[Written tasks]
1. Write out the passage of the lyrics clustering text from "In the previous" to "clustering 2 notebook)".
2. According to the lyrics clustering text, which algorithm was used to cluster the data?

[Excerpt]
◆ ◆ ◆ ◆ ◆
# Clustering analysis - Part 1:

In the previous notebook we did the basic exploratory analysis of the dataset. Since we could see that there was lyrical structure and similarity across artists and genres we decided to cluster the dataset into groups based on the lyrical similarity. We then wanted to visualize the artist's similarity and genre's similarity in a 2D space (based on the lyrics).

We used KMeans for clustering the Data.

The plots are as follows:
1. 2D representation of artists color coded by cluster. Each cluster is based on 6 lyric words which best represent the cluster. (Code is here)
2. 2D representation of genres color coded by cluster. Each cluster is again based on 6 lyric words which best represent the cluster.  (Code is in clustering 2 notebook)
3. Barplot representing number of artists in each cluster. (Code is here)



## Inferences:


#### A Notable cluster for artists is as follows 


Cluster 9 words: b'time', b'life', b'away', b'eyes', b'feels', b'come', b'day', b'im', b'dying', b'living',

Cluster 9 artists: davor-matosevic, back-to-the-ocean, andy-griffith, genghis-tron, break-the-silence, funker-vogt, destroy, frostfang, amberian-dawn, dax-johnson, celesty, bradley-walker, for-today, crooked-fingers, choke, abyssic-hate, gates-of-ishtar, behemoth, fair-sex, all-shall-perish, gazpacho, gallows, disbelief, abraxas, celadon-candy, covenant, earthtone9, antischism, ataraxie, gadget, goatwhore, dark-funeral, claire-voyant, echoterra, burden-of-a-day, funeral-diner, crystal-kovach, the-blackout-pact, cro-mags, atreyu, aurora-borealis, codename-rocky, blaze-bayley, antimatter, the-gathering, fallacy, dillon, clouds-over-normandy, the-accident-experiment, blood, answer-with-metal, given-free-rein, defiance, dragonforce, capture-the-crown, demonaz, dreadful-shadows,

This shows that all these artists' songs are about life and death and coincidentally they all belong to the metal genre.



Note: The following links were referred.

https://bokeh.pydata.org/en/latest/docs/reference/models/glyphs/text.html

https://www.datascience.com/resources/notebooks/word-embeddings-in-python

http://brandonrose.org/clustering

http://ahmedbesbes.com/sentiment-analysis-on-twitter-using-word2vec-and-keras.html

https://www.digitalocean.com/community/tutorials/how-to-work-with-language-data-in-python-3-using-the-natural-language-toolkit-nltk


In [493]:
import numpy as np
import pandas as pd
import nltk
from nltk.stem.snowball import SnowballStemmer
import re
import os
import codecs
from sklearn import feature_extraction

In [494]:
data = pd.read_csv('lyrics.csv')
◆ ◆ ◆ ◆ ◆
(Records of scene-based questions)
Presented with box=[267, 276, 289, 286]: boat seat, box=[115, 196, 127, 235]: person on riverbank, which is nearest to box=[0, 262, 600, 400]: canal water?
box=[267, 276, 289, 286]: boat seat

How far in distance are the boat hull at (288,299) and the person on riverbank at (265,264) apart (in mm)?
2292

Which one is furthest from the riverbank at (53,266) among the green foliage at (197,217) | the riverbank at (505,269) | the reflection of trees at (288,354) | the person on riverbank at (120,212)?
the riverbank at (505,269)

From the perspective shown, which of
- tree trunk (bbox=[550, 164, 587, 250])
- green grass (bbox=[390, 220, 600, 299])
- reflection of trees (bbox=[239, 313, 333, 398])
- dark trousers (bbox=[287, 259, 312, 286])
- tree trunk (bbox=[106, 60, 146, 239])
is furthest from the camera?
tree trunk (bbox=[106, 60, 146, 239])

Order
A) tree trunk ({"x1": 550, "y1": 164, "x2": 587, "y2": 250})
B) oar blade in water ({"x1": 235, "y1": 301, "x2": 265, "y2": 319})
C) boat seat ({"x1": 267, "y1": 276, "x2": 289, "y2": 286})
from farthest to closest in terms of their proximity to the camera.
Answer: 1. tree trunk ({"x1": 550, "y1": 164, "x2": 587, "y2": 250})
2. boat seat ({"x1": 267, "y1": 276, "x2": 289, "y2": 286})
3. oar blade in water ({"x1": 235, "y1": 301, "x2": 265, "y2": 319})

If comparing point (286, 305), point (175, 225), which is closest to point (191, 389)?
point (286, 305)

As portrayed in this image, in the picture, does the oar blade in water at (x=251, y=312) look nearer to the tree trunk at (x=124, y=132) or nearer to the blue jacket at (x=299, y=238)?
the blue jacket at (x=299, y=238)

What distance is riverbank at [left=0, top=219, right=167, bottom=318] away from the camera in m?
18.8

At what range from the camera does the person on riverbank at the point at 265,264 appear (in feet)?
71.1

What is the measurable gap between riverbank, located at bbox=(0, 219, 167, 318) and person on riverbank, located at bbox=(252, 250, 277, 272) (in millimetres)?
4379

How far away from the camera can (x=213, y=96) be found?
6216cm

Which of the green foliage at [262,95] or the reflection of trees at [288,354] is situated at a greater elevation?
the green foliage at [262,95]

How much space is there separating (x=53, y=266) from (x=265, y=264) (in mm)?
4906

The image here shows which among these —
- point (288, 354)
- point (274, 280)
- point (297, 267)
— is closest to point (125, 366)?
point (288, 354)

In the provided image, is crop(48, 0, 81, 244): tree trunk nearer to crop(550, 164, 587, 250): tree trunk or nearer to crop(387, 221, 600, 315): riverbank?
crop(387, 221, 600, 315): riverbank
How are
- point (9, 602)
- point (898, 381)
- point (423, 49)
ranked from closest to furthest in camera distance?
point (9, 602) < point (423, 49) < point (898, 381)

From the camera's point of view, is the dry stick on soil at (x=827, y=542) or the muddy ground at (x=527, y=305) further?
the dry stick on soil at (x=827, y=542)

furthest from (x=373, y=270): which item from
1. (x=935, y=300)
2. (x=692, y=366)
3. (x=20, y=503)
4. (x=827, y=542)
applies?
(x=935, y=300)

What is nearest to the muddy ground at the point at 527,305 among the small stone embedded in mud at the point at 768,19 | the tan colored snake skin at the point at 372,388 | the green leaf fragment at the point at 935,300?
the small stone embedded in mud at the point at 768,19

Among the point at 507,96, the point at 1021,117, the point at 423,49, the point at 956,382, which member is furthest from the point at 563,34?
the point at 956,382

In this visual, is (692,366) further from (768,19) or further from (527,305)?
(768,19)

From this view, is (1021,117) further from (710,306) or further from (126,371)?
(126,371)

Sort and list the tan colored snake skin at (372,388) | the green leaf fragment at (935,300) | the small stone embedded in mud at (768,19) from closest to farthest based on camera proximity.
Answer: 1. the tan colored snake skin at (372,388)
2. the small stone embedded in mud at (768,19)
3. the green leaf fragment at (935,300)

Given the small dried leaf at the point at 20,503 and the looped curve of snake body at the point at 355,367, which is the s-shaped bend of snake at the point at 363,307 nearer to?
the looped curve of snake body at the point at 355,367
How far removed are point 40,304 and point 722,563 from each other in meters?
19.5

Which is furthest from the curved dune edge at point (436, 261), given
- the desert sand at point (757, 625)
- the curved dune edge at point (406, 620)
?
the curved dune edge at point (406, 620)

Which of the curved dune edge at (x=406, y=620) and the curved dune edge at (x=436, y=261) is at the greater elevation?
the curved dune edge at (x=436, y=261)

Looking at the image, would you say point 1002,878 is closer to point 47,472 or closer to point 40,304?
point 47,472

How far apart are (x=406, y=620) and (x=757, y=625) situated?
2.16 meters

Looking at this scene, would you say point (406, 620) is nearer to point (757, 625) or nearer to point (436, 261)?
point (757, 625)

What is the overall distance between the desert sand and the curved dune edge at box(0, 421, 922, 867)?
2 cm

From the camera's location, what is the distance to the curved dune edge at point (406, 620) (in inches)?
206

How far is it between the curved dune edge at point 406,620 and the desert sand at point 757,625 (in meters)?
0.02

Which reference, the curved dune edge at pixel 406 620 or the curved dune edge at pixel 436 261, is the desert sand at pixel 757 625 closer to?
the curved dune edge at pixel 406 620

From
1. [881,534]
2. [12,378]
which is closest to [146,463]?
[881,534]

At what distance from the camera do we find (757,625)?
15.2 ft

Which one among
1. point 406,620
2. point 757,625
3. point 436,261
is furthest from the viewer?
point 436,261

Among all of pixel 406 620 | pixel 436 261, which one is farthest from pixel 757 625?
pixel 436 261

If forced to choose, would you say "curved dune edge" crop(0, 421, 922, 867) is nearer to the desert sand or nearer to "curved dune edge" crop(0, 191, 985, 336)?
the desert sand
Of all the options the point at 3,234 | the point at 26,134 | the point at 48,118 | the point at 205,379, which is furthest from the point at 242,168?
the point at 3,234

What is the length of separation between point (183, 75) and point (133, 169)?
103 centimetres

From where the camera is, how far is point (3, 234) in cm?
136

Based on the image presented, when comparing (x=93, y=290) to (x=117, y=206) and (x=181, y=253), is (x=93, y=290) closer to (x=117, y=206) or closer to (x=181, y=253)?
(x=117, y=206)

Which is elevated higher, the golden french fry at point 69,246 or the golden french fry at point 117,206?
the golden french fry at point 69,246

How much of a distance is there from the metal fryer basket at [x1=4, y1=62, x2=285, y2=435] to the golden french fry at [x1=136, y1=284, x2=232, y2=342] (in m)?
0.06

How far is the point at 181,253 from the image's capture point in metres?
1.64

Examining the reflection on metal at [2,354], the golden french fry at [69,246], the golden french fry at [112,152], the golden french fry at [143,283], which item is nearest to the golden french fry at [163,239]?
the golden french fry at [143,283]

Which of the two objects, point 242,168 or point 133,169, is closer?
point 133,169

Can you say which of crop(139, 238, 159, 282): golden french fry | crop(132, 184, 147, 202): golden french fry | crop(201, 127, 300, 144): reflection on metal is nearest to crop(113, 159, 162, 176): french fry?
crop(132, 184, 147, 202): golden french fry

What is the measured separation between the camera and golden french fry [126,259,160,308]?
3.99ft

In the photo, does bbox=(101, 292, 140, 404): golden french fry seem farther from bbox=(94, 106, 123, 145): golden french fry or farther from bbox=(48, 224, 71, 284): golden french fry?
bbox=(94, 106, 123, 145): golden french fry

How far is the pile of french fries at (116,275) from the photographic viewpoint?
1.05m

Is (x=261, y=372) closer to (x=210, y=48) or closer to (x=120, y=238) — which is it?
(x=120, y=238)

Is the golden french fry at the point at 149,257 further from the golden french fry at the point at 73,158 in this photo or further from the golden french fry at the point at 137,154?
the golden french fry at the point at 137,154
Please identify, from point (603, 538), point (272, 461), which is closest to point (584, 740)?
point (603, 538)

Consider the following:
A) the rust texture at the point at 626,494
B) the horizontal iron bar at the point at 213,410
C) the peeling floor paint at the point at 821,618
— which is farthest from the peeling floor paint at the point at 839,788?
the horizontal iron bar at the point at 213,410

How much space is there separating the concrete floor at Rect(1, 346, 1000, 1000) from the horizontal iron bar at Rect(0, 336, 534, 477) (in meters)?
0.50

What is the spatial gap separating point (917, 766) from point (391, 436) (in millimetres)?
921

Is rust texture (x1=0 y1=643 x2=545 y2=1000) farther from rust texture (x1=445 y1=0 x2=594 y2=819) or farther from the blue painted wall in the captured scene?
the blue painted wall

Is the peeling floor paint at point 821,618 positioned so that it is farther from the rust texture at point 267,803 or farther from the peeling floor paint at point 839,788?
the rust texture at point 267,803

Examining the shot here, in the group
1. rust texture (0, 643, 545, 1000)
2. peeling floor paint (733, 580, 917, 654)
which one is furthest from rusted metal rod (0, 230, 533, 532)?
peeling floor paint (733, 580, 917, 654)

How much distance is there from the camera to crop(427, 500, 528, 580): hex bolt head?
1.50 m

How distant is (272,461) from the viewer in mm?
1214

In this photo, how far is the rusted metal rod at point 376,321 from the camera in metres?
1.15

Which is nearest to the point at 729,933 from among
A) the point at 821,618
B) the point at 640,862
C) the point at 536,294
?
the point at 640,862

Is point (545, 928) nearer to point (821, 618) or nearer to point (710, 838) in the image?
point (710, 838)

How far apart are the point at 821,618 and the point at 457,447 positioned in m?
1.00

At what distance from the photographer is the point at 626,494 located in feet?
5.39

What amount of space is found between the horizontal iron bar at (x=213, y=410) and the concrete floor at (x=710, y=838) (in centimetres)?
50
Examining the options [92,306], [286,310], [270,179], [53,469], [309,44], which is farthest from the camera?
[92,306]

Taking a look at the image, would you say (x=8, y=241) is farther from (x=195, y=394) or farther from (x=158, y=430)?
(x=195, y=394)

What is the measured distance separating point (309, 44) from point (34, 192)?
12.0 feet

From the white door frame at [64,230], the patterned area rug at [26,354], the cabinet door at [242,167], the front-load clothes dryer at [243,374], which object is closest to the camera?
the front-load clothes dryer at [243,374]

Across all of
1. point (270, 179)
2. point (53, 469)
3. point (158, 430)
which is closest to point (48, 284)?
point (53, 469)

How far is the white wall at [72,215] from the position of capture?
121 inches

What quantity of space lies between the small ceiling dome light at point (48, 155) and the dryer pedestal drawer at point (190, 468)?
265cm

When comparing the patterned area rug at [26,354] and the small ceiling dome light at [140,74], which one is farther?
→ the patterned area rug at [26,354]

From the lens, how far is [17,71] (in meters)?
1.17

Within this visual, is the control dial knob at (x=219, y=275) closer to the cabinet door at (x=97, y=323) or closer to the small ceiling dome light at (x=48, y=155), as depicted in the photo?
◆ ◆ ◆ ◆ ◆
[Task-by-task solutions]
1.
In the previous notebook we did the basic exploratory analysis of the dataset. Since we could see that there was lyrical structure and similarity across artists and genres we decided to cluster the dataset into groups based on the lyrical similarity. We then wanted to visualize the artist's similarity and genre's similarity in a 2D space (based on the lyrics).

We used KMeans for clustering the Data.

The plots are as follows:
1. 2D representation of artists color coded by cluster. Each cluster is based on 6 lyric words which best represent the cluster. (Code is here)
2. 2D representation of genres color coded by cluster. Each cluster is again based on 6 lyric words which best represent the cluster.  (Code is in clustering 2 notebook)

2. KMeans